Aim of the exercise ▸
Write the next part of the passage on Michigan adults' attitudes toward having children, starting right after its closing heading about what "childfree" means.

A research team from Michigan State University’s Psychology department tracked Michigan adults’ attitudes and preferences about having children. The team was interested in adults who did not have children, and especially in their plans for the future. The team asked Michiganders to share their thoughts on the Spring 2020 and Fall 2021 State of the State surveys.

The fertility rate in Michigan has been below the population replacement level since 1990, and has been steadily declining since 2000, reaching the lowest level on record in 2020. This has contributed to the state’s low population growth rate and high median age. In our research, we found that one possible explanation for these trends is the fact that more than one-in-five Michiganders report that they do not want children, and are therefore “childfree.”

What is “childfree”?

Data listing ▸
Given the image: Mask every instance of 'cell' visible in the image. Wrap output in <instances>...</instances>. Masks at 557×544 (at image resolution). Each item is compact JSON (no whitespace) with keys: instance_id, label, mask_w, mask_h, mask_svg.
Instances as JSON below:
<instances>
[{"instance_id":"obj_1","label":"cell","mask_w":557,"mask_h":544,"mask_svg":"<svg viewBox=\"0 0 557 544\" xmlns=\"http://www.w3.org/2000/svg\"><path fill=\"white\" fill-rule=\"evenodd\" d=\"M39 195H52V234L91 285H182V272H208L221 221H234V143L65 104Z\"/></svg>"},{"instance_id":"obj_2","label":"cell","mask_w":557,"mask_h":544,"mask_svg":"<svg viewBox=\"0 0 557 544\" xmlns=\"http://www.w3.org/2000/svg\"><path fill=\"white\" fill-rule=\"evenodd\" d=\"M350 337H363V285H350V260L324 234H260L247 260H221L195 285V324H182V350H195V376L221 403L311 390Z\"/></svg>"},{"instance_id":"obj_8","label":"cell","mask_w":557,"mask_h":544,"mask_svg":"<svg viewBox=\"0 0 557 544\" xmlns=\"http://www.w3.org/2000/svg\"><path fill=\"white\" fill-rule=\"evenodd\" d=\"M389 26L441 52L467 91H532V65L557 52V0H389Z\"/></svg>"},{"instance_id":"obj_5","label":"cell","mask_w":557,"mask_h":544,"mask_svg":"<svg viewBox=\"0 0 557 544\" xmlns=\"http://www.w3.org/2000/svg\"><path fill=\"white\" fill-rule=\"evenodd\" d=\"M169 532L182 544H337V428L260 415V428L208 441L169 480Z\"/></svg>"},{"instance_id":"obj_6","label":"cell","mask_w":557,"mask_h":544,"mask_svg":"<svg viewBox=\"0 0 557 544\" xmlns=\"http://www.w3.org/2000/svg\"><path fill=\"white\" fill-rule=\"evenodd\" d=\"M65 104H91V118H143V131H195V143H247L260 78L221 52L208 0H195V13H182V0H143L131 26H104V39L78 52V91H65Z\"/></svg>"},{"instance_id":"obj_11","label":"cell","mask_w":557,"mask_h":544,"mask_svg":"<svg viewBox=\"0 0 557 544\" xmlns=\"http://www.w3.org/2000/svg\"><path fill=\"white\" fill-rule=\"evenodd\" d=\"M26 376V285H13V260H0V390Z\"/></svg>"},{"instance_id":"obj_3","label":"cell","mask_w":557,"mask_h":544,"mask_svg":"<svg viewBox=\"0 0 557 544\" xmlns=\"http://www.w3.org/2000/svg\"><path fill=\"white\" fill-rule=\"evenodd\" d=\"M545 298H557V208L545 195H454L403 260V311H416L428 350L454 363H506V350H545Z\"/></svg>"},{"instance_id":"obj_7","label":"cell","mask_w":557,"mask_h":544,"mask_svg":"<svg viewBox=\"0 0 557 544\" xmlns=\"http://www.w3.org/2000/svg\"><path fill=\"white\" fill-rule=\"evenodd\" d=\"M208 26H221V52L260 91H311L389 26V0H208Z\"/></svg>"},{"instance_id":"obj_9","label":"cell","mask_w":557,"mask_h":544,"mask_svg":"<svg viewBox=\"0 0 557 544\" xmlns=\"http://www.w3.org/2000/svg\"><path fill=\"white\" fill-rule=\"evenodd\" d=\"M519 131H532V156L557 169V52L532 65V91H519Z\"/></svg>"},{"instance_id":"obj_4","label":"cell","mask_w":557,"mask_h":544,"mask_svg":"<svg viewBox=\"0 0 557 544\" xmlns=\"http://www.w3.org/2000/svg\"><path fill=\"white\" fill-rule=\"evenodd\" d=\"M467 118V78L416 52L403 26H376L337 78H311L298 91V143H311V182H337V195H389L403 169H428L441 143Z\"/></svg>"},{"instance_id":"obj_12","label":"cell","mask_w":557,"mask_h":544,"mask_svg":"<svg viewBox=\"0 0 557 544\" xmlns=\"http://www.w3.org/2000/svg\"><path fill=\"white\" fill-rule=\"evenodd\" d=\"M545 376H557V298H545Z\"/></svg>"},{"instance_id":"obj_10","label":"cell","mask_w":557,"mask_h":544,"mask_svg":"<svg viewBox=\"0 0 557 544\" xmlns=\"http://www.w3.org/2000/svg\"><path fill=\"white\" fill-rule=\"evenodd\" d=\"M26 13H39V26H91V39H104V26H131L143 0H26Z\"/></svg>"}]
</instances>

Exercise response ▸
Childfree adults do not want to have children and are sometimes also called voluntarily childless. They are different from many other categories of adults who also do not have children. For example, they are different from childless adults who wanted to have children but were unable to have children due to infertility or life circumstances. They are also different from not-yet-parents who plan to have children in the future, undecided adults who do not know yet if they want children, and ambivalent adults who are indifferent about having children.

Because childfree adults explicitly do not want children, they are different from parents, and from these other groups who do not have children. However, our research finds that they are similar to these groups in many other ways. For example, childfree adults are just as satisfied with their lives and they have similar personality traits to others. Our research also finds that older childfree Michiganders decided to be childfree early in their lives, suggesting that childfree Michiganders do not change their minds later.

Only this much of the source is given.